Med-Surg - Gastrointestinal System, part 10: Pancreatitis
Pancreatitis. The pathophysiology, risk factors, signs/symptoms, labs, diagnosis, treatment, nursing care, and patient teaching associated with pancreatitis.
Full Transcript: Med-Surg - Gastrointestinal System, part 10: Pancreatitis
Full Transcript: Med-Surg - Gastrointestinal System, part 10: Pancreatitis
Hi. I am Cathy with Level Up RN. In this video, I am going to talk about pancreatitis. If you have our Level Up RN medical-surgical nursing flashcards, definitely pull those out. And make sure you review the bold red text on these cards because there are several very important points you need to know about pancreatitis. At the end of the video, I'm going to give you guys a little quiz to test your knowledge of some of the key points I'll be covering in this video, so definitely stay tuned for that.
Pancreatitis is inflammation of the pancreas. So any time you see -itis, that means inflammation, so inflammation of the pancreas. So normally, the pancreas sends inactivated enzymes to the small intestine, where they become activated and they help to digest fat, protein, and carbs.
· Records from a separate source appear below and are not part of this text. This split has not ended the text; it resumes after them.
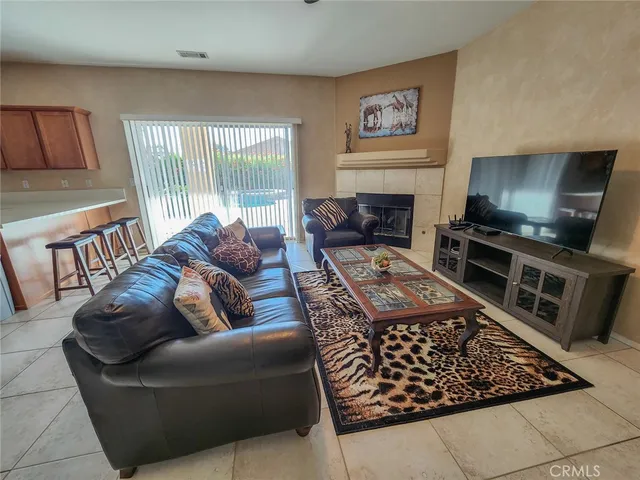 $659,900 | 43620 Brahea Court, Indio, CA 92201
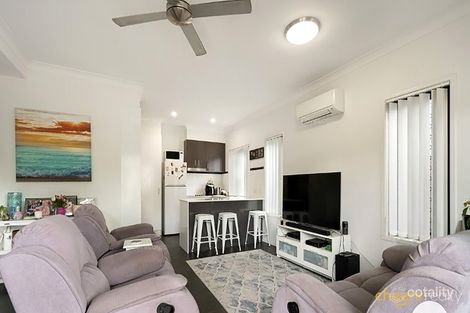 Property photo of 3/247 Aberdeen Parade Boondall QLD 4034
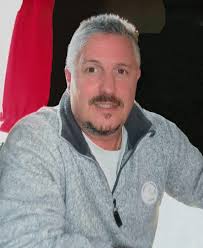 Memories of Michael Leslie Laidman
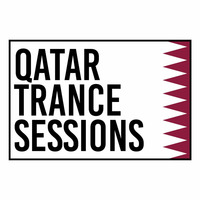 Qatar Trance Sessions (Novatune Guestmix) Diesel.fm by Novatune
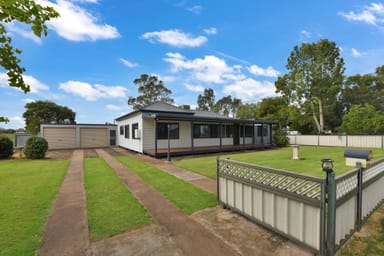 Property 13580 Kamilaroi Highway, Boggabri NSW 2382 IMAGE 0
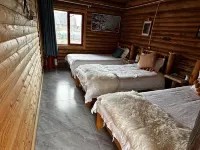 Hemu blueberry Villa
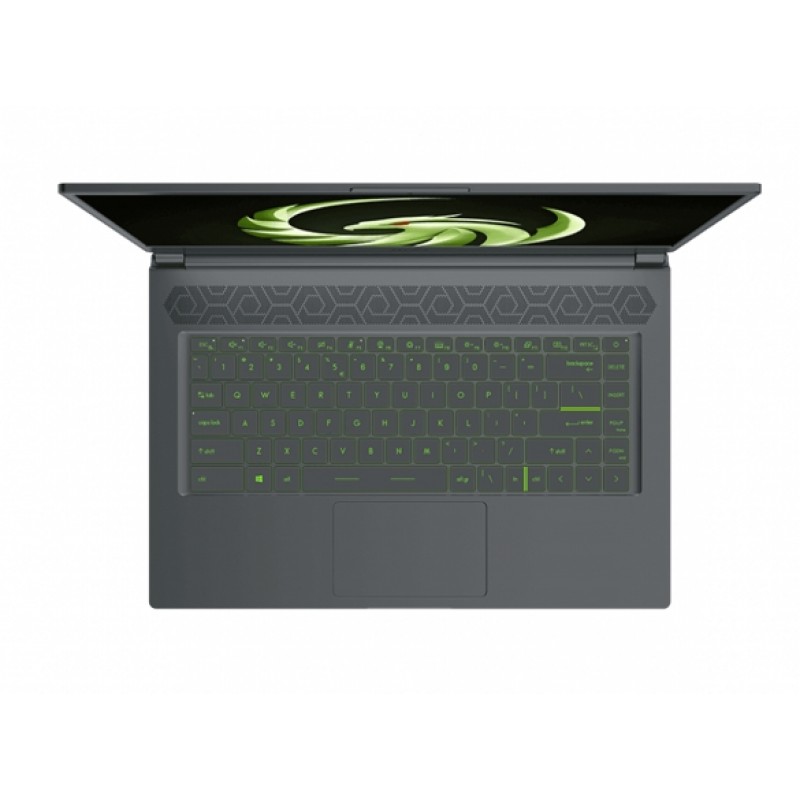 MSI Delta 15 A5EFK, Ryzen 9 5900HX, RX6700M GDDR6 10GB, 15.6 FHD (1920x1080), 240Hz, close to 100%sRGB, 16GB (2x8) DDR4 3200, 1TB NVMe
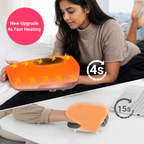 Helothera HandRelief Pro Hand Massager
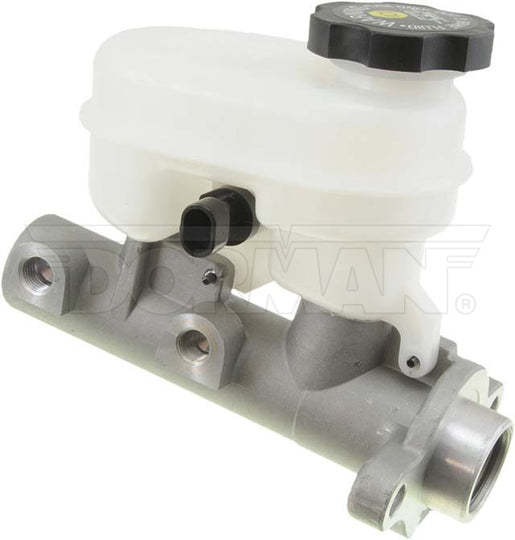 M630024 Brake Master Cylinder Dorman - First Stop Canada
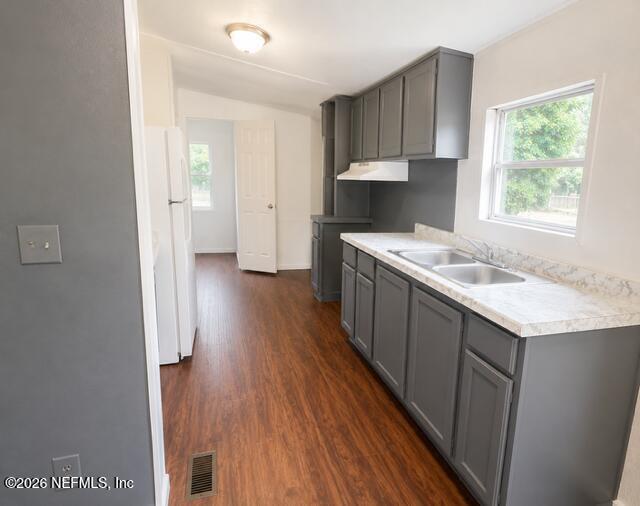Foto del edificio - 3521 Whitehall St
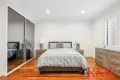 Property photo of 2/43 Mackenzie Street Strathfield NSW 2135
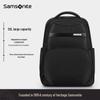 Samsonite Affärsryggsäck för bärbar dator för män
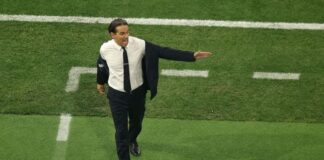 Simone Inzaghi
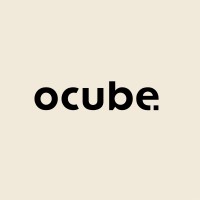 Ocube Coworking logo - Similar company to Ocube.Net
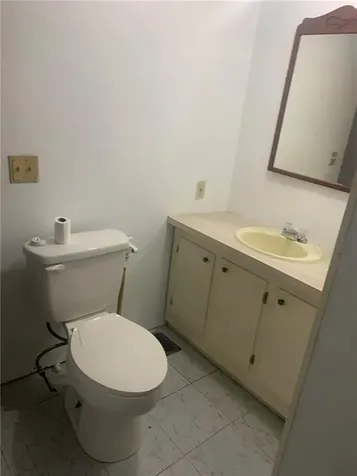 245 Manton Street Pawtucket RI 02861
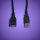 LMB 2.0 C&acirc;ble dextension USB-A, 3 m&egrave;tres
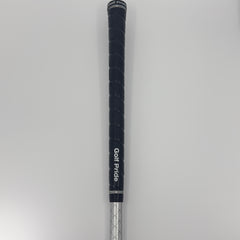 Callaway Paradym Ai Smoke Max Fast Driver RH - F-712 image 7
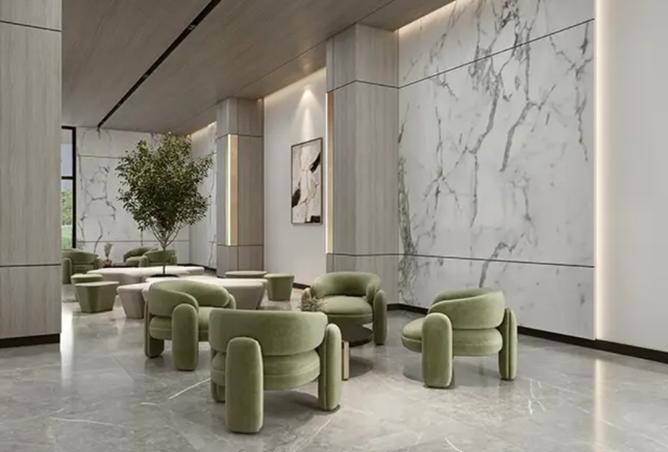 16018490 - صورة العقار 3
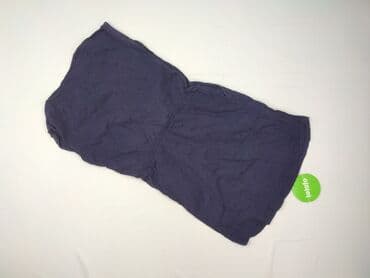 sukienki swing plus size: Сукня жіноча, розмір XL — 3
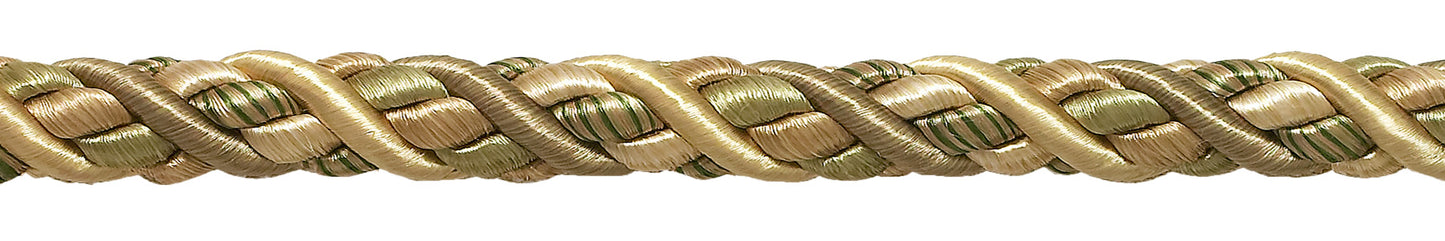 #Color_Garden Beige Multicolor (Color# 6939)
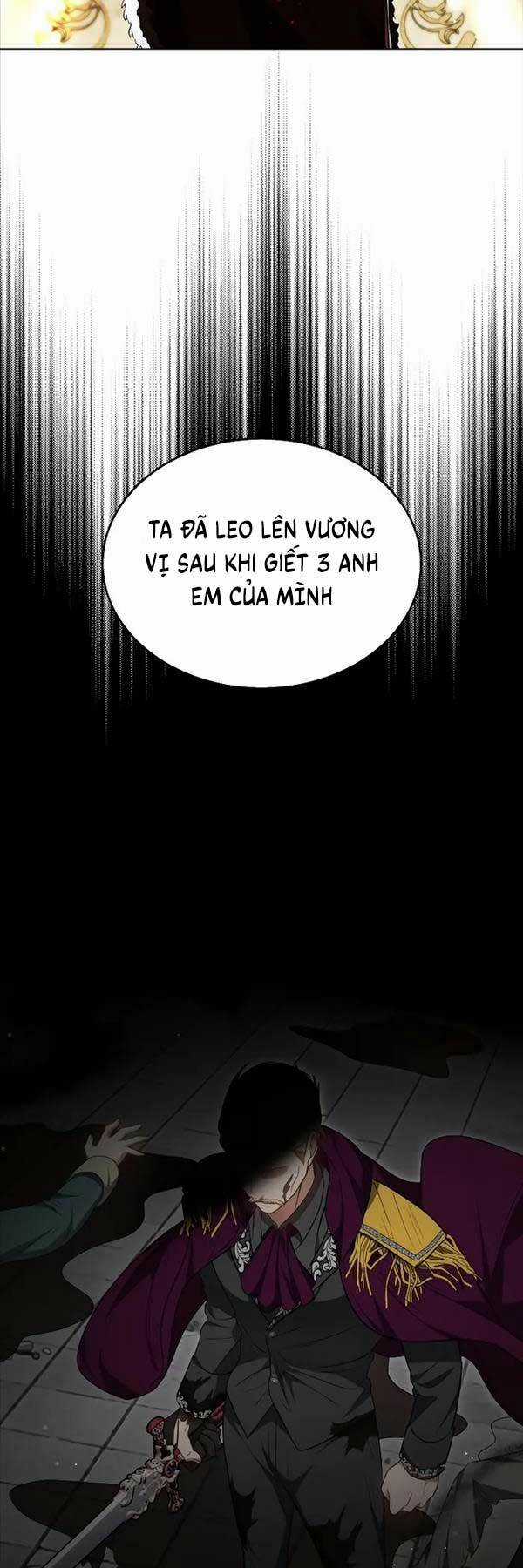 Bác Sĩ Phẫu Thuật Cấp Sss Chapter 62 trang 48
With pancreatitis, those enzymes become prematurely activated, such that they end up auto-digesting the pancreas, and that results in fibrosis of the pancreas. So risk factors associated with pancreatitis include alcohol abuse, which is a really important key factor. Other risk factors can include bile tract disease, GI surgery, gallstones, trauma, as well as medication toxicity. Signs and symptoms can include severe, left upper quadrant, or epigastric pain, and there will be possible radiation of this pain to the left shoulder or back.
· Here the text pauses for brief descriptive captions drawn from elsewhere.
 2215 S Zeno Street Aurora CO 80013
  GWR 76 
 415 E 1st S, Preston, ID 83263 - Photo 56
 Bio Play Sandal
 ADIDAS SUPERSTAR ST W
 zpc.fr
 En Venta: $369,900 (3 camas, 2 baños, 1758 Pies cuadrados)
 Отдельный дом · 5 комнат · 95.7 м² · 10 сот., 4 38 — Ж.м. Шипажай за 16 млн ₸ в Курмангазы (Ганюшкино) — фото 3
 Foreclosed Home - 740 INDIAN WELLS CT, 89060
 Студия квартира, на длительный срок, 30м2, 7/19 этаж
In addition, the patient will have nausea and vomiting, and they'll have something called Cullen's sign, which is where we have blue-grey discoloration around the umbilicus or the belly button. So I was trying to think of a good way to help you guys remember Cullen's sign. One of my viewers said, "Hey, Edward Cullen from Twilight has kind of a blue-grey discoloration to his complexion." And so I have to admit I've not seen Twilight, but I did Google Edward Cullen, and he does kind of have a pale complexion, might be a little blue or grey in discoloration. If that helps you to remember Cullen's sign, then I am all for that. The other sign that may be present is Turner's sign, so we do have a cool chicken hint here for Turner Sign. So if you turn your patient over on their side, you will see Turner's sign, which is ecchymosis that will show up on the patient's flank. Other signs and symptoms include jaundice as well as tetani, which is associated with hypocalcemia that we often see with pancreatitis.
Abnormal labs that are associated with pancreatitis are very important to know. Labs that may be elevated include amylase, lipase, white blood cells, bilirubin, as well as glucose. So why is glucose elevated? Well, the pancreas normally makes insulin. So if the pancreas is messed up and not making enough insulin, then that glucose is not getting from the bloodstream into the body's cells, and it's accumulating in the bloodstream. Lab values that may be decreased include calcium, magnesium, and platelets. So in terms of diagnosis, we can use an ultrasound, CT scan, or MRI to help diagnose pancreatitis. For patient with pancreatitis, we're going to place them on NPO and then gradually have them consume a bland and low-fat diet over time. In addition, we're going to provide IV fluids and electrolytes. We're going to provide opioid analgesics because pancreatitis is associated with severe pain.
In addition, we need to provide antibiotics, antiemetics for nausea and vomiting, insulin so that we can get that glucose into the body's cells, and then pancreatic enzymes with all meals and snacks. Because again, the pancreas is messed up, so it's not doing its normal job, which includes bringing those digestive enzymes over to the small intestine to help with digestion. In terms of nursing care, we're going to want to monitor for complications, which can include chronic pancreatitis, which is something we see often with alcohol abuse. Other complications include a pancreatic pseudocyst. So this is where we have these fluid-filled sacs that form kind of in or around the pancreas. And then type 1 diabetes is also a complication of chronic pancreatitis. In terms of patient teaching, we want to definitely emphasize that the patient should not consume alcohol. And if appropriate, we should refer the patient to an alcohol recovery program. And then we should encourage the patient to consume a low-fat diet, ongoing, and no smoking.
All right. Are you guys ready for your quiz? I have three questions for you. First question, what do you call the ecchymosis on the flanks of a patient with pancreatitis? The answer is Turner's sign. Question number two, what do you call the blue-grey discoloration around the umbilicus with pancreatitis? The answer is, Cullen's Sign. All right. For this third question, I want you to tell me whether the lab value will be increased or decreased with pancreatitis. You ready? Glucose? It will be increased. Amylase, increased. Calcium, decreased. Lipase, increased. Magnesium, decreased. Okay. That's it for pancreatitis. I hope you learned a lot. Take care and good luck with studying.